## Exercise brief
Name every person mentioned by name in the earnings call transcript.

## Reading passage
*** Block opens ***

Okay. And maybe I should have asked, could you give us a 2021 full year CapEx number, hopper dredges, the first hopper boards is $35 million, the multi cats $18 million. Can you round out the CapEx numbers for '21?
Certainly. We're looking at around $35 million for the new hopper, $18 million for the multi cats, and $2 million for the design of the offshore wind vessel, along with approximately $35 million in regular capital expenditures to maintain our fleet. We've also conducted a couple of lease buyouts related to these capital expenditures. If you check the cash flow statement, you'll find the relevant cues, which amount to about $16 million for the first half of this year. In total, we're in the vicinity of $100 million, not including what Lasse mentioned regarding the potential decision to start construction on the offshore wind vessel.
Would the estimate for the deposit moving forward be about 10% of the project cost, or would it be higher?
Now, I don't think it would be higher than that. It could be, if you think about the hopper dredge we're building, it was about 10%. So yes, it could be, but I don't think it will be higher. I think it would be around 10% or maybe a little less.
Okay, great. Lastly, I wanted to ask about the stock buyback. I understand you haven't revisited it yet, but could you clarify what your thoughts were on when the last stock buyback occurred, particularly regarding what you considered undervalued? Any insights you could share on when a stock buyback might be initiated would be appreciated.
Yes, we found ourselves in a different situation in September of last year when the stock was around $8.63 at the time of our call with the Board. We're currently not close to that figure. While I don't have a preliminary estimate, I can say it would be higher, but I can't specify a number just yet. I want to emphasize that the Board has been very supportive, and Lasse is in favor of reinstating a new buyback if necessary due to our stock being undervalued. This decision will depend on our future market outlook, our performance, and the stock price at that time.
Yes, this is a very old case. Approximately six years ago, a subcontractor damaged a pipeline, leading to a spill. We have engaged in numerous discussions with the client and authorities regarding liability. We believe we are not directly responsible for the spill as it was caused by a subcontractor. However, this case has been prolonged, consuming substantial resources and management time. Therefore, this year, we concluded it would be more beneficial for the company to accept a minor plea and move forward. We agreed to pay a fine of $1 million in conjunction with the guilty plea, and we have set aside $2 million, which will be determined by the outcome of the civil trial related to this matter. If we prevail in proving we are not responsible for the spill, the $2 million would not be considered an expense for us.
Great. And then, Mark, if any of that's been recognized, was the fine recognized in the second quarter? And I guess, this simple question will be recognized in first and second quarter?
Yes, we actually recognized that in the first quarter, so there wasn't an impact on the P&L. The $2 million that has been set aside is classified as restricted cash and has not affected the P&L at this time. We also expect that insurance will cover this amount if restitution is awarded to the plaintiffs.
There are no further questions. I would now like to hand the call over to Tina Baginskis.
Thank you. We appreciate the support of our shareholders, employees, and business partners, and we thank you for joining us in this discussion about the important developments and initiatives in our business. We look forward to speaking with you during our next earnings discussion. Thank you.
Ladies and gentlemen, this does conclude today's conference call. You may now disconnect at this time.

*** Block closes ***

## Given records
*** Block opens ***

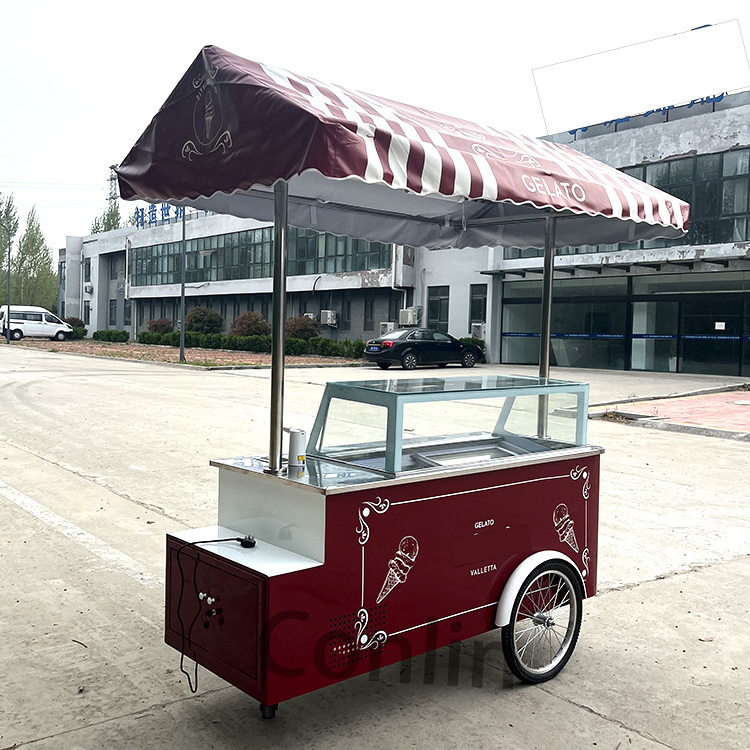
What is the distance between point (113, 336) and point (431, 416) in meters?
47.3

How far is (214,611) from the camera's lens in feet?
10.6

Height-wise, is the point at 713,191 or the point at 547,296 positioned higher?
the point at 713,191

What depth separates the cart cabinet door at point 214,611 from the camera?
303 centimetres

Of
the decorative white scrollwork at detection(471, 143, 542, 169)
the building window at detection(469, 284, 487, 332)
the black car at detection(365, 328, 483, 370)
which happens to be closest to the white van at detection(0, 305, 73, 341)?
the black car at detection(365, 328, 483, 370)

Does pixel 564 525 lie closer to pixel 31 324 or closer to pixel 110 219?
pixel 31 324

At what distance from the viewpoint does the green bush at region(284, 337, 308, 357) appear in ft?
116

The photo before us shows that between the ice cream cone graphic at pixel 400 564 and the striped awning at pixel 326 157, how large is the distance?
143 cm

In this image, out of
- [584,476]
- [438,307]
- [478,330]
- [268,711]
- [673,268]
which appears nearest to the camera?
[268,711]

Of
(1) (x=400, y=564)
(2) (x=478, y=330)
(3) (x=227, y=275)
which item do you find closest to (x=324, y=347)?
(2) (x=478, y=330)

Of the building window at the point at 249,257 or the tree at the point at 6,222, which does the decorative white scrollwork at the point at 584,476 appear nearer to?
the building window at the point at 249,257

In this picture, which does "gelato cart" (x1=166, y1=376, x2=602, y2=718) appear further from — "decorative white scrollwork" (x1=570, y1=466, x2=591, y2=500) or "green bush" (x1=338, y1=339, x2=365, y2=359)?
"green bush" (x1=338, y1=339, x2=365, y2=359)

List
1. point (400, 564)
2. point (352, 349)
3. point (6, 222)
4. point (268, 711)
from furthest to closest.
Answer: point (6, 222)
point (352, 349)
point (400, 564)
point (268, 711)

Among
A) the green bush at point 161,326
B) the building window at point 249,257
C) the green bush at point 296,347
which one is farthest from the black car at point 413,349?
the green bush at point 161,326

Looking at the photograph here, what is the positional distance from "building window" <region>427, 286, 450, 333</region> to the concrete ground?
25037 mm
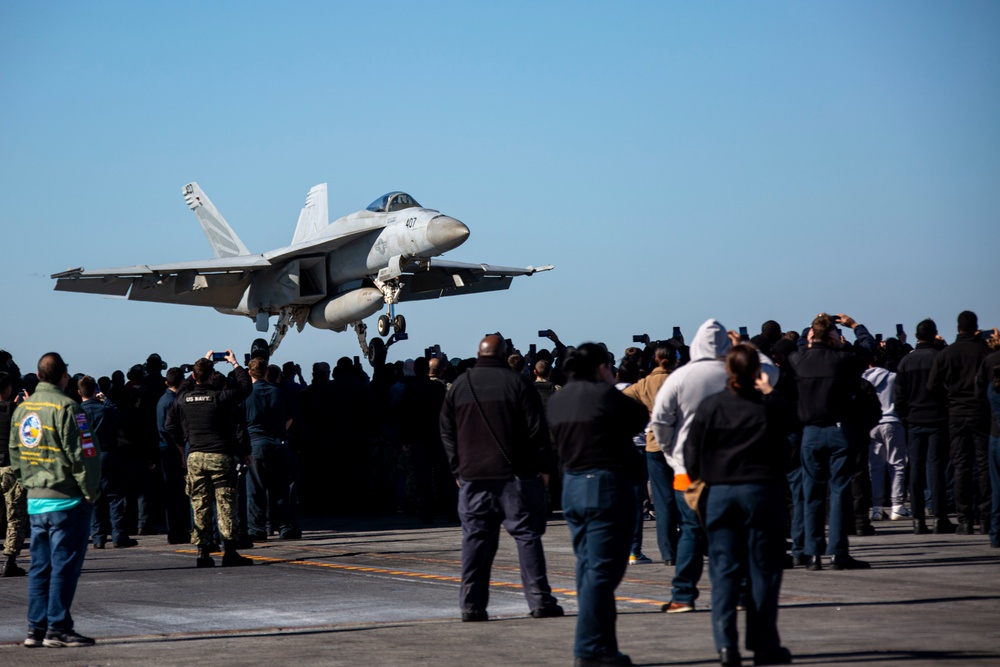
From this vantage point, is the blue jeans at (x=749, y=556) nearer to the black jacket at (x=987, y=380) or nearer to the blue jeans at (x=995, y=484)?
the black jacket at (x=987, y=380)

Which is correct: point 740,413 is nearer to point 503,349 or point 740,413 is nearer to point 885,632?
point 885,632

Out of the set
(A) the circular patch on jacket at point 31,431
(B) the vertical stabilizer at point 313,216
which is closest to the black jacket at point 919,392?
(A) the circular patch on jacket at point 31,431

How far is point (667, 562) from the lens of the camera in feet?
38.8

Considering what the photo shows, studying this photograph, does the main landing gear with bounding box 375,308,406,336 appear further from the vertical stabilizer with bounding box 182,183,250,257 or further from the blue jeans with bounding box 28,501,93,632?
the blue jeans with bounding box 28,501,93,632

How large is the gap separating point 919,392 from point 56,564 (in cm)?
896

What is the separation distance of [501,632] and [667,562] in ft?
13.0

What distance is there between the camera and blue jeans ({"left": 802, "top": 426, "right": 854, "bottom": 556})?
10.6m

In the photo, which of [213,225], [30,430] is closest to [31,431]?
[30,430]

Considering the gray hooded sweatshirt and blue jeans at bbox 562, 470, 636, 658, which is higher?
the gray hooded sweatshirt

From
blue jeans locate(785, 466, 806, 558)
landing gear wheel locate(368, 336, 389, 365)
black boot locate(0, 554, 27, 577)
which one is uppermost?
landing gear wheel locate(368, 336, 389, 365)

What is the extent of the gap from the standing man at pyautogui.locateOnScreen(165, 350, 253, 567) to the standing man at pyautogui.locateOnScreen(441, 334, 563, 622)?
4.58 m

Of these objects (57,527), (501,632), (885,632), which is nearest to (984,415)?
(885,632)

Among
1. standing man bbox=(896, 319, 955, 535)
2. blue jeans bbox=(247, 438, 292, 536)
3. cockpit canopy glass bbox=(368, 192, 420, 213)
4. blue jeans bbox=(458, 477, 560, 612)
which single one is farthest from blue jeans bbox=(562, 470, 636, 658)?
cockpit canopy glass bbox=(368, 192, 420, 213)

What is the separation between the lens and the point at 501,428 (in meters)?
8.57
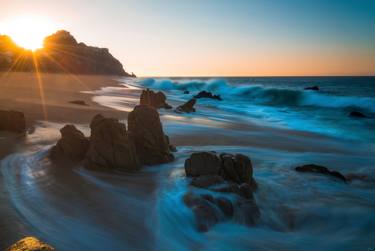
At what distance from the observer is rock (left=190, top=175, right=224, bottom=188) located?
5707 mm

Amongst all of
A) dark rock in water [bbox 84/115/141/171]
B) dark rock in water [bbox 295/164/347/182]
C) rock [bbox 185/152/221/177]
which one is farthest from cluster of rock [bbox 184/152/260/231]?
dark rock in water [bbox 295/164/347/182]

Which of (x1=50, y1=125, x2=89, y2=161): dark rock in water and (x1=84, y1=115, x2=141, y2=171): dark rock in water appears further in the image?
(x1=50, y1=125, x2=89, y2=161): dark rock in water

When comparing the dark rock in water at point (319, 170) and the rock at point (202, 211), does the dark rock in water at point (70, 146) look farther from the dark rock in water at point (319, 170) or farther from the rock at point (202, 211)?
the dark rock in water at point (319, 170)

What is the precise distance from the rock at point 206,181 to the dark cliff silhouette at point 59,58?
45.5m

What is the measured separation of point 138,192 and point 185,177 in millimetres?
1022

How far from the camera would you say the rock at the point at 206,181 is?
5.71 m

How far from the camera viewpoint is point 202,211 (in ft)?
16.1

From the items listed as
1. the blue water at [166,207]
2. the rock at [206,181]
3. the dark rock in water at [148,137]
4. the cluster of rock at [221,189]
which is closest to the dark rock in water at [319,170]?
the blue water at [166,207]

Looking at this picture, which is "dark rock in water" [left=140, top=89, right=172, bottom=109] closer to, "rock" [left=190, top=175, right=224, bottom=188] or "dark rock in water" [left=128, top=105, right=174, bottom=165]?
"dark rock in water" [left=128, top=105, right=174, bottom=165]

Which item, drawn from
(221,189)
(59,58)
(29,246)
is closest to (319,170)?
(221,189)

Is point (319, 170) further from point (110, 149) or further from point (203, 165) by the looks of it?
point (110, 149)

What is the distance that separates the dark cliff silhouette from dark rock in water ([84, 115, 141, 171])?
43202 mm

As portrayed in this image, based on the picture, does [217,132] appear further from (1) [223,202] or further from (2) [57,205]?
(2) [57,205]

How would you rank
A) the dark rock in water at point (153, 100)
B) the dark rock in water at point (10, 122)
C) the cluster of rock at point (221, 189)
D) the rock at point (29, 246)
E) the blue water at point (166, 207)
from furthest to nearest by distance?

*** Block closes ***

## Response below
Lasse, Mark, Tina Baginskis